この「BABYLON」は、同年5月に発売された12インチシングル「赤い鳥逃げた」のB面にも、リミックスバージョンが収録されている。こちらは作曲した久保田氏が編曲に参加し、ファンク度を増した独特の音楽世界が聴ける。
実は私が「BABYLON」を聴いたのは、アルバムよりもこの12インチシングルのほうが先だった。「ミ・アモーレ」の歌詞が異なる別バージョンが12インチで発売されると知り購入したが、A面よりB面にハマった。その勢いで、アルバム『BITTER & SWEET』も買ったのだ。

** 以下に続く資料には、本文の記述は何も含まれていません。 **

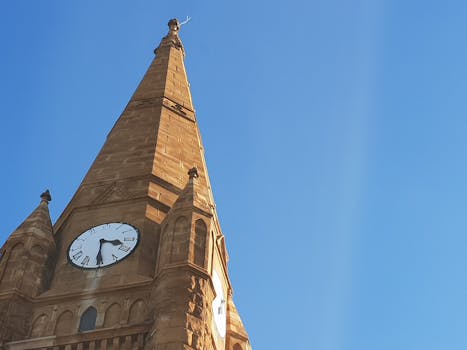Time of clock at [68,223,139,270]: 3:30
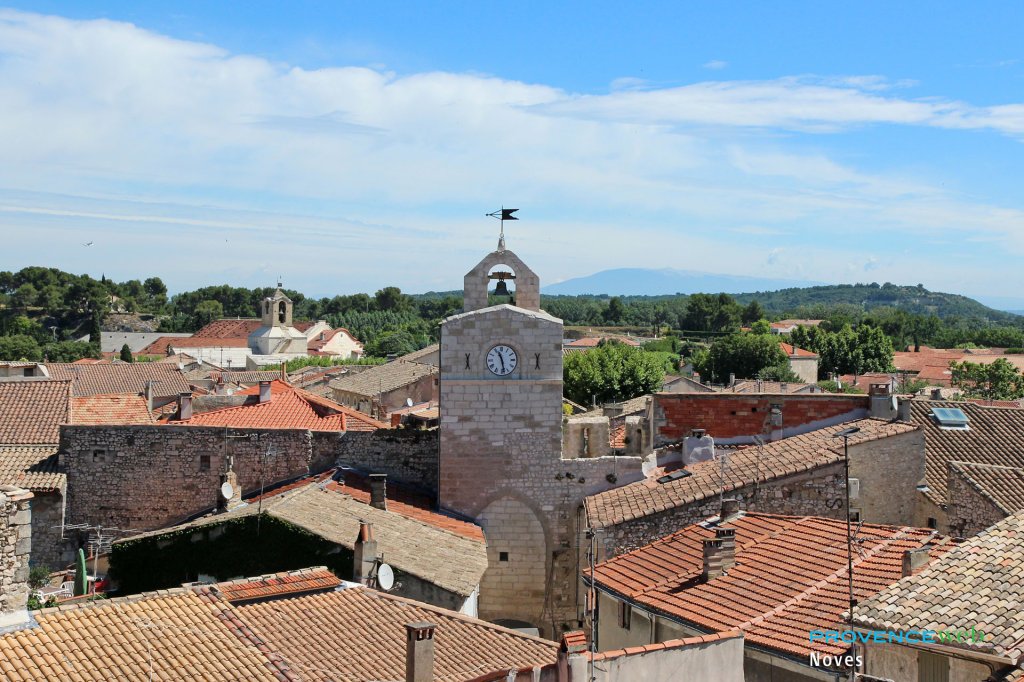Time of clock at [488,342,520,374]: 11:28
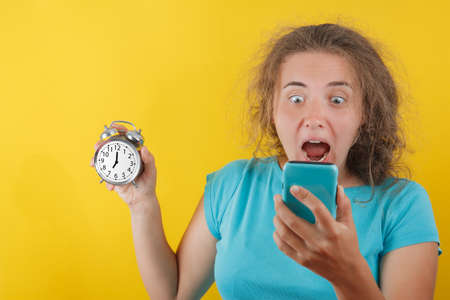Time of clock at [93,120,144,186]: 7:00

この「赤い鳥逃げた」は、もともとシングルとして発売予定だったが、ディレクターの島田雄三氏の判断で歌詞が書き直され、「ミ・アモーレ」が生まれたのは有名な話。書き直された理由は、「赤い鳥逃げた」の詞が内省的すぎて、前年から続く明菜のシングルのコンセプト「世界へ飛び立つ明菜」から外れるというもの。しかしおかげで「赤い鳥逃げた」は12インチシングルで発売され、B面に「BABYLON」が抜擢された。

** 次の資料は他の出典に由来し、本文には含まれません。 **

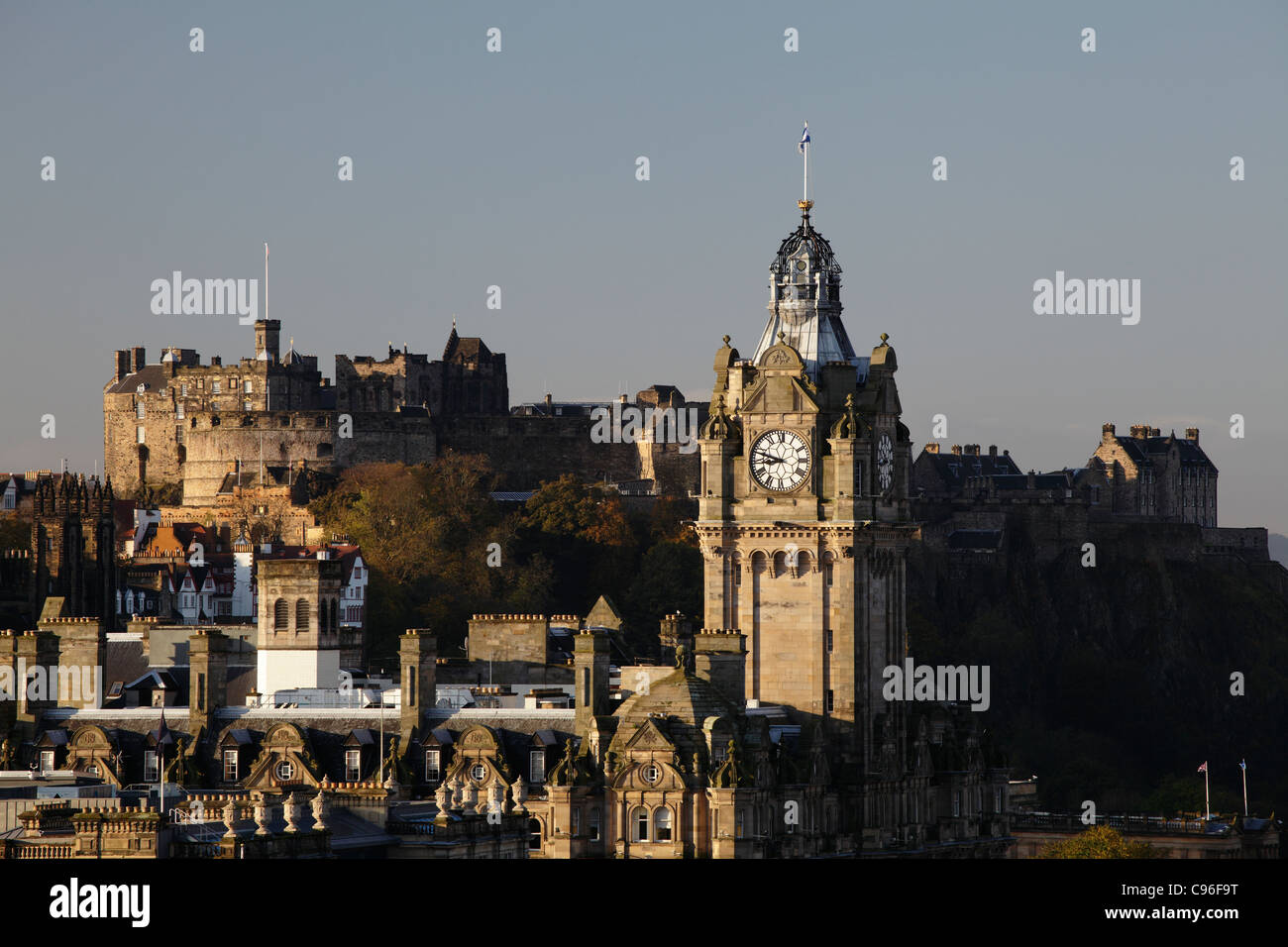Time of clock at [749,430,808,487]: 8:47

1985年の明菜さんのシングルは、南米のリオからサハラ砂漠へと世界の旅を続けるが、この12インチで明菜さんは時空を超え、古代メソポタミアにも飛んでいた。こうした時空を超えた旅は、翌年の「ジプシー・クイーン」に継承されるが、世界へ旅立つ男性との前夜を歌った「赤い鳥逃げた」とのカップリングに「BABYLON」を採用したのは、「世界へ飛び立つ明菜」のB面として相応しかったのだなと、今になって思った。
以前に別コラムにも書いたが、1984年以降の明菜さんは、制作陣を次々と変えながら自分の可能性に挑み続ける “流浪する歌姫” への道であったと私は思う。もしかしたら明菜さんは「BABYLON」のレコーディングで、先が見えない不安を打ち払うように「I Have No Yesterday, I Don't Care About My Tomorrow~」と歌ったのかもしれない。そう思えば、歌詞の主人公に憑依するような歌い方にも、妙に納得できるのである。(以上)
※以前に音楽メディアサイト「リマインダー」に投稿したコラムです。ご参考まで。